Soupçons
d'entente chez les géants du poulet
Les
grands producteurs de volailles se seraient entendus sur les prix minima de
vente au consommateur.
La polémique sur les prix de l'alimentaire
à peine calmée, c'est au tour de la filière avicole de faire l'objet de tous
les soupçons. Une enquête la concernant est en cours depuis novembre 2007,
à la demande du ministre des Finances. Il faut dire que la DGCCRF, la police
des fraudes à la consommation, avait déjà réuni de nombreux indices signalant
l'existence d'une entente entre les professionnels français de la volaille.
Les enquêteurs avaient en réalité détecté
des anomalies dans les rayons boucherie-volaille des grandes surfaces dès 2006.
Les relevés d'étiquettes effectués dans différents magasins présentaient des
concordances troublantes. À cela s'étaient ajoutées les déclarations explicites
d'un grossiste en volaille dont le rôle consiste à acheter, emballer et
étiqueter avant de revendre le produit aux distributeurs.
Couvert par l'anonymat, il avait révélé
que les abattoirs fixaient des prix minimum de vente au consommateur pour «tous
les produits à caractère médiatique et à volumes importants». Il avait précisé
que cette pratique existait depuis une vingtaine d'années sur les produits labellisés
et depuis une douzaine d'années pour les autres.
Le grossiste avait même fourni aux
enquêteurs des grilles de prix minimum conseillés qui lui avaient été envoyés
directement par les entreprises Ronsard, Sovol (groupe Gastronome) et Fermiers
landais (groupe Arrivé).

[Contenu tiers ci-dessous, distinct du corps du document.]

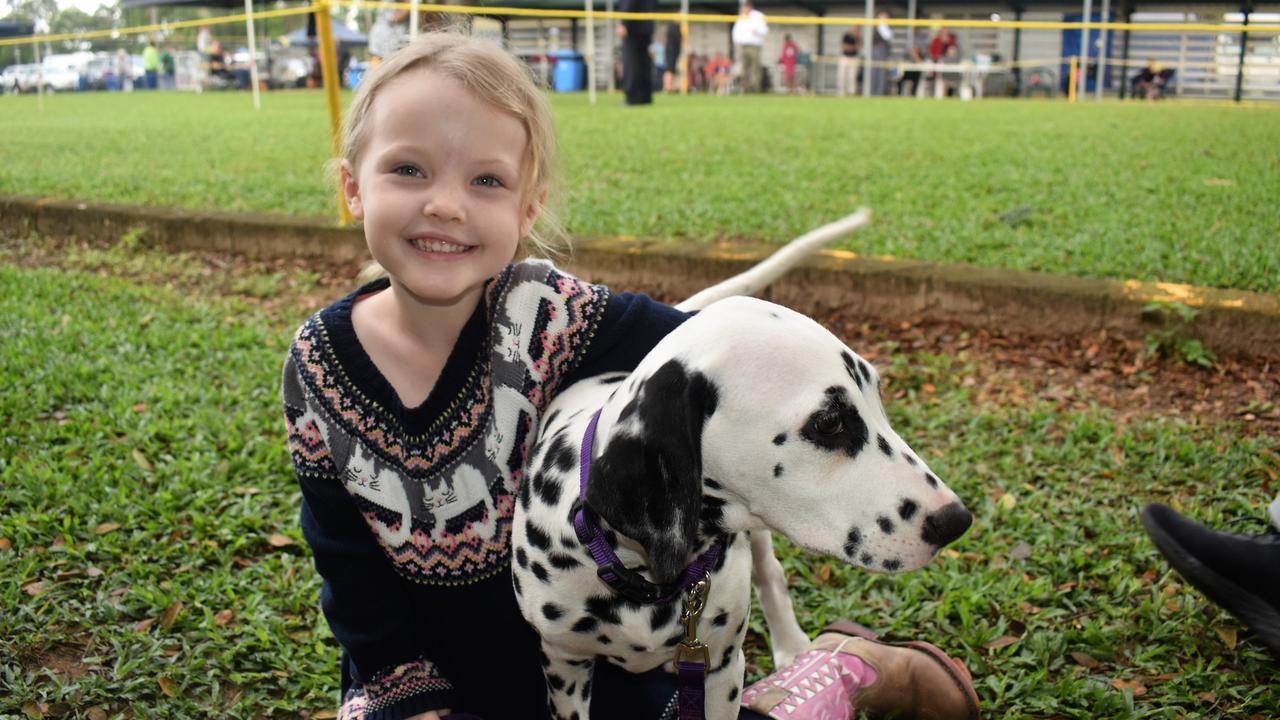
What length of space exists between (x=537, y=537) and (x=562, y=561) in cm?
8

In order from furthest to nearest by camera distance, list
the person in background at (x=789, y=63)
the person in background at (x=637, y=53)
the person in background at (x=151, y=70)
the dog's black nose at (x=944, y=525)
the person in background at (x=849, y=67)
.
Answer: the person in background at (x=151, y=70), the person in background at (x=789, y=63), the person in background at (x=849, y=67), the person in background at (x=637, y=53), the dog's black nose at (x=944, y=525)

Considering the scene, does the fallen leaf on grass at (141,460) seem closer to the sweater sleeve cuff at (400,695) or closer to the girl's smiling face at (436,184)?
the sweater sleeve cuff at (400,695)

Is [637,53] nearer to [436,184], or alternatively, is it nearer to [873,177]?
[873,177]

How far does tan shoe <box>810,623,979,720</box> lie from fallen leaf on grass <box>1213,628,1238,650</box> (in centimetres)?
73

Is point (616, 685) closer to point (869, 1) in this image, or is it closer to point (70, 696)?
point (70, 696)

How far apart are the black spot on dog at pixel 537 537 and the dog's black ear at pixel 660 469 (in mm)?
262

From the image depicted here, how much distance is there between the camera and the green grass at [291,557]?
261 cm

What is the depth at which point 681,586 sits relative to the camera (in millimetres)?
1820

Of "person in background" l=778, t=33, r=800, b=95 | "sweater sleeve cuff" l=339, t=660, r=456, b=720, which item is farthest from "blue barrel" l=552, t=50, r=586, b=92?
"sweater sleeve cuff" l=339, t=660, r=456, b=720

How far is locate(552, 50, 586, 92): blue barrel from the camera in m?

Sa marge de manœuvre pour afficher un prix inférieur
était nulle puisqu'à la moindre entorse il risquait tout simplement de ne plus
être livré.
Ces propos déjà très éclairants ont
ensuite été corroborés par d'autres et notamment certains responsables des
rayons volaille de la grande distribution. Chez Auchan notamment, plusieurs
salariés ont confirmé que la Fédération des éleveurs de volaille «définit
interprofessionnellement des prix de vente minima pour la volaille au kilo, y
compris la découpe.»
Perquisitions en rafale
Les grands groupes du
secteur sont évidemment tous concernés par cette affaire, à l'instar de LDC
(Loué, Le Gaulois), Doux (Père Dodu) ou Gastronome (Les Poulets du Gers). Seul
le groupe Duc semble pour l'instant échapper à tout soupçon. Les producteurs de
canard comme Delpeyrat ou Euralis sont également cités dans cette affaire. Tout
comme les distributeurs. Le fameux grossiste anonyme avait en effet expliqué
aux enquêteurs : «Les enseignes sont parfaitement au courant. Elles en
profitent pour faire une marge plus importante et maîtrisent mieux ainsi
les prix pratiqués par leurs concurrents.» Entre les mois de juin et juillet
2007 les prix pratiqués à travers la France dans quatre magasins Auchan, deux
Carrefour et un Leclerc étaient quasi identiques. Le Poulet de Loué y était
partout en vente à 4,49 euros le kilo (4,45 chez Leclerc). Le résultat de
ces découvertes ne s'est pas fait attendre. Une fois obtenu le feu vert du
ministre et du juge des libertés, les enquêteurs ont procédé dès décembre
dernier à une rafale de perquisitions chez les groupes concernés, leurs
organisations professionnelles, Auchan et un hypermarché Carrefour d'Évry.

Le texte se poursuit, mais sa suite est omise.